For successful cloud management, it’s important to start with a Cloud Center of Excellence to support and govern the execution of your organization’s cloud strategy. In this article, we outline three steps to establish an effective Cloud Center of Excellence for your organization.
When it comes to driving success in the public cloud, many organizations find that the biggest hurdle they must overcome is not related to technology. As the former head of Capital One’s Cloud Center of Excellence put it, “The success of cloud adoption and migrations comes down to your people—and the investments you make in a talent transformation program. Until you focus on the number one bottleneck to the flow of cloud adoption, improvements made anywhere else are an illusion.”1
To help close this gap, leading organizations are establishing a formalized Cloud Center of Excellence (CCoE), sometimes known as a Cloud Business Office, Cloud Strategy Office, or Cloud Program Office.
What is a Cloud Center of Excellence?
A Cloud Center of Excellence is a cross-functional team tasked with supporting and governing the execution of the organization’s cloud strategy. They do this by establishing policies and guardrails, driving collaboration and adoption of best practices across a range of disciplines—including financial management, operations, and security and compliance—as well as overseeing the implementation of cloud technologies and tools.
Three steps to establish an effective Cloud Center of Excellence
1. Plan: Assess your current state, define roles and responsibilities
Your first step is all about planning and determining the strategy that will dictate the rollout of your CCoE. Begin by answering the following questions:
- Who should be involved in the CCoE?
- What are the strategic outcomes we’re trying to achieve with our CCoE?

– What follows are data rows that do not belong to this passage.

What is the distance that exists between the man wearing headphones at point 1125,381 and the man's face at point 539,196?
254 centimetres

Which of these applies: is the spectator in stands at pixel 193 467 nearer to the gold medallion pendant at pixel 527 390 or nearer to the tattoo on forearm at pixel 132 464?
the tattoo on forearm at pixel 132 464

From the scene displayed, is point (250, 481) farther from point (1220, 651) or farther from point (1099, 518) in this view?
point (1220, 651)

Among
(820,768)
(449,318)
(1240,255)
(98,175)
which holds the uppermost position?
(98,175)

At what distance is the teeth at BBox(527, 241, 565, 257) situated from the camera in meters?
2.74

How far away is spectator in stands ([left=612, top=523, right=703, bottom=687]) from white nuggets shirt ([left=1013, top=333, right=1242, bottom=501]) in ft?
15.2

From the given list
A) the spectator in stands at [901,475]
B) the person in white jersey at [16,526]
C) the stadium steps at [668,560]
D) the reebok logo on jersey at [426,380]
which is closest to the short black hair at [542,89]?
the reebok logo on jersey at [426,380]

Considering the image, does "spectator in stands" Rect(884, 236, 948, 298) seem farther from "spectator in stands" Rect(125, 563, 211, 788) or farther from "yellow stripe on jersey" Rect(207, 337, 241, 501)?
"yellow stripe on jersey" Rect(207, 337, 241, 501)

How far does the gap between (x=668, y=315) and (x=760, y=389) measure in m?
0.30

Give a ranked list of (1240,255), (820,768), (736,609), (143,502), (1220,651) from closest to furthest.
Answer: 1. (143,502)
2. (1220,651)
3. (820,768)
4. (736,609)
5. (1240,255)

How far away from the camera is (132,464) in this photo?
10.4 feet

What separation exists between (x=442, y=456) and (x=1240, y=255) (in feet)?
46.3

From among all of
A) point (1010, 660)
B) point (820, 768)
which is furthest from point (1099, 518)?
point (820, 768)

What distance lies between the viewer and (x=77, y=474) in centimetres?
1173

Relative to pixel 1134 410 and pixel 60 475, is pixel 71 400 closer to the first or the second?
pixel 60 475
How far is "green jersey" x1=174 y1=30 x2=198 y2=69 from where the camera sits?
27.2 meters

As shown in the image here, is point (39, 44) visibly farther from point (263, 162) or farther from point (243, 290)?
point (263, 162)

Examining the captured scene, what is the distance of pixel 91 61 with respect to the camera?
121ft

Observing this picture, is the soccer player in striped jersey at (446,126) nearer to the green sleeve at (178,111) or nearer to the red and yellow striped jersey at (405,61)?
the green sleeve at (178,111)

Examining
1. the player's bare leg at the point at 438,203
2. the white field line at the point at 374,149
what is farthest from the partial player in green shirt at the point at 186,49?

- Where are we today from a maturity perspective, and where do we want to be?
- Who will be our leader? Executive Sponsor?
Assess the current state of your organization across cloud financial management, operations, and security and compliance. This will help you determine where the CCoE should focus initial efforts and give you a baseline you can use to show improvement across these functions.
CloudHealth has developed a cloud maturity framework and assessment tool that you can use to benchmark your cloud practices against peers and discover areas that need improvement (read more about the framework and take the self-assessment).
2. Build: Write your charter and define governance policies
Once you’ve formed the core team and assessed the current state, the next step is to build a charter document and define governance policies. Having a charter document to refer back to over time will be an invaluable resource as tough decisions are made. The charter doesn’t need to be a novel, but it should cover three key areas: purpose, goals/objectives, and responsibilities. You should be able to outline your goals and objectives at the start, but governance policies may take some time to develop, refine, and eventually automate.
- Purpose: Why are we doing all of this? Typically, the purpose of the CCoE is to execute the organization’s cloud strategy. A secondary purpose may be to foster a community of practice and drive culture changes throughout the organization.
- Goals/Objectives: The goals and objectives of the CCoE are directly linked to the organization’s cloud strategy. They should be aligned with broader business initiatives.
- Responsibilities: Define the actions that need to be taken to meet goals and objectives and assign ownership and timelines to each action item.
3. Run: Execute, measure, assess
With the team defined and charter written, the CCoE is ready to start guiding the organization toward more secure and cost-efficient cloud operations. Organizations that have successfully rolled out a CCoE offer the following advice:
- Gain executive sponsorship: An executive sponsor is a critical component to the success of your Cloud Center of Excellence. This person should have good communication skills, and ideally has considerable influence at the executive table.
- Build a community of practice: There are many ways to establish a community of practice, or a group of people sharing their cloud management experiences. Creating a regular forum for discussion will help to drive best practices and foster support for cloud initiatives. You should be inclusive and invite anyone interested in participating, no matter their role in the cloud. It’s also a good idea to bring in guest presenters with new ideas from outside the organization.
- Go to them, don’t make them come to you: CCoE members should engage directly with engineering teams to help solve concrete problems. The goal should be to build trust and mutual understanding of each other’s challenges. The CCoE shouldn’t be a nebulous group that throws out standards and expects people to follow them. By engaging directly with engineering to solve a real problem, the CCoE member learns about the need for a resilient cloud architecture, and the engineer learns about cost and/or security concerns.
- Provide context in reporting: It’s important to always communicate cloud metrics in business context (e.g. cost per customer). Wherever possible, you should also benchmark your organization against peers in the industry. Saying that you were able to reduce costs by 30% is a lot more powerful when you can provide the context that your peers only reduced spend by 15% in the same time frame.
Ultimately, forming a Cloud Center of Excellence will help your organization move at the speed the cloud enables without sacrificing integrity (i.e. security, reliability, performance efficiency, scalability). The CCoE team will align the cloud strategy with business goals and ensure your organization can keep up with the pace of change in the cloud.